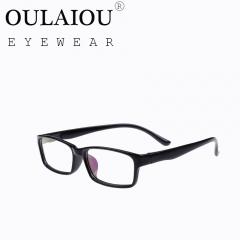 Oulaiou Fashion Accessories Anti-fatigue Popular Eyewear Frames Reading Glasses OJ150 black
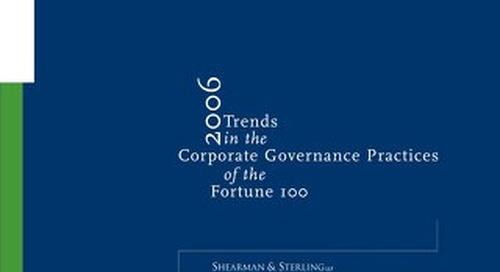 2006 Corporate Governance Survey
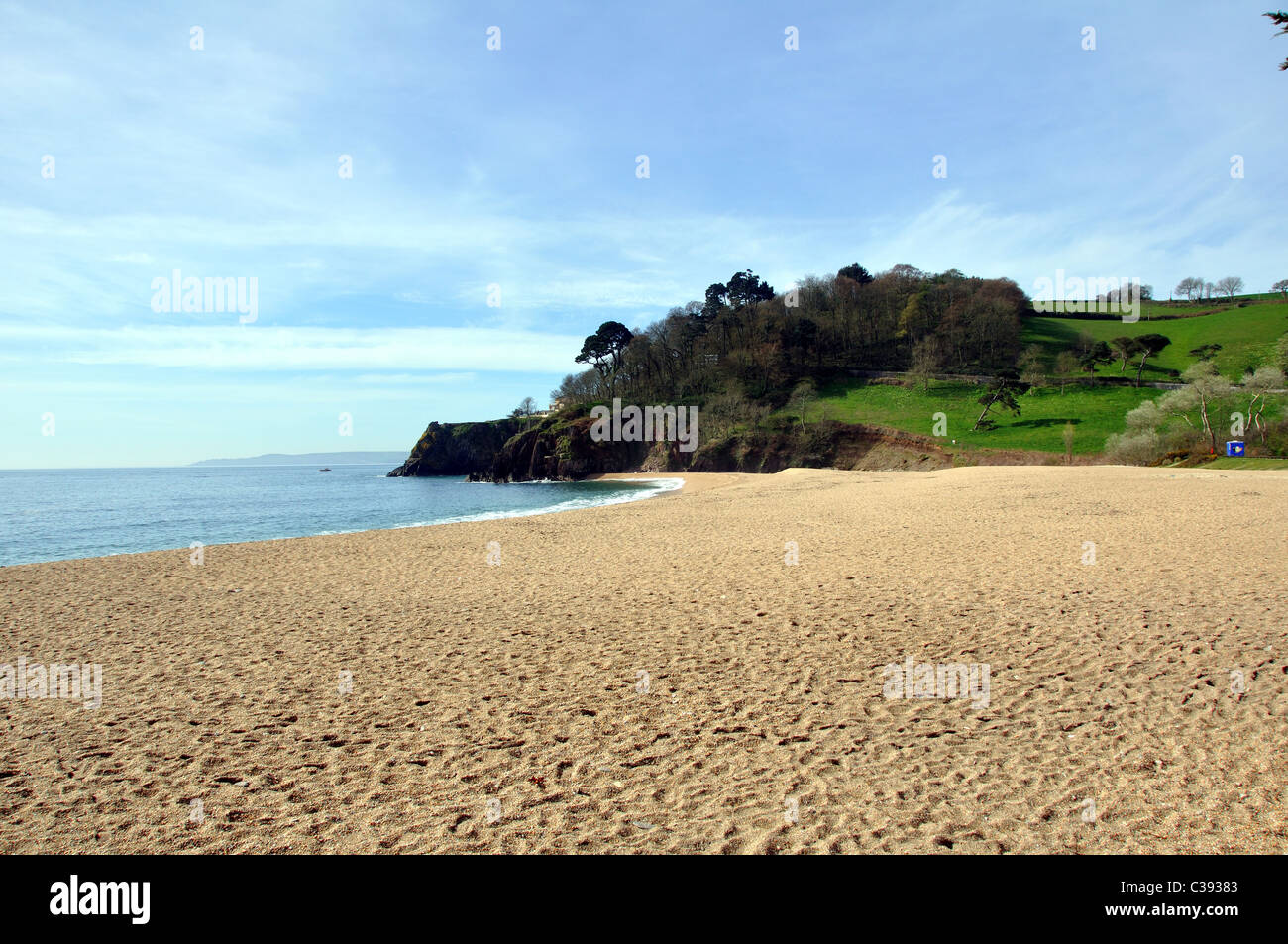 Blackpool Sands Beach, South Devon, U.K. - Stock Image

--

__To do__. Using the material above, return every line exactly as it appears, minus the pictures.

__Exercise answer__.
 Oulaiou Fashion Accessories Anti-fatigue Popular Eyewear Frames Reading Glasses OJ150 black
 2006 Corporate Governance Survey
 Blackpool Sands Beach, South Devon, U.K. - Stock Image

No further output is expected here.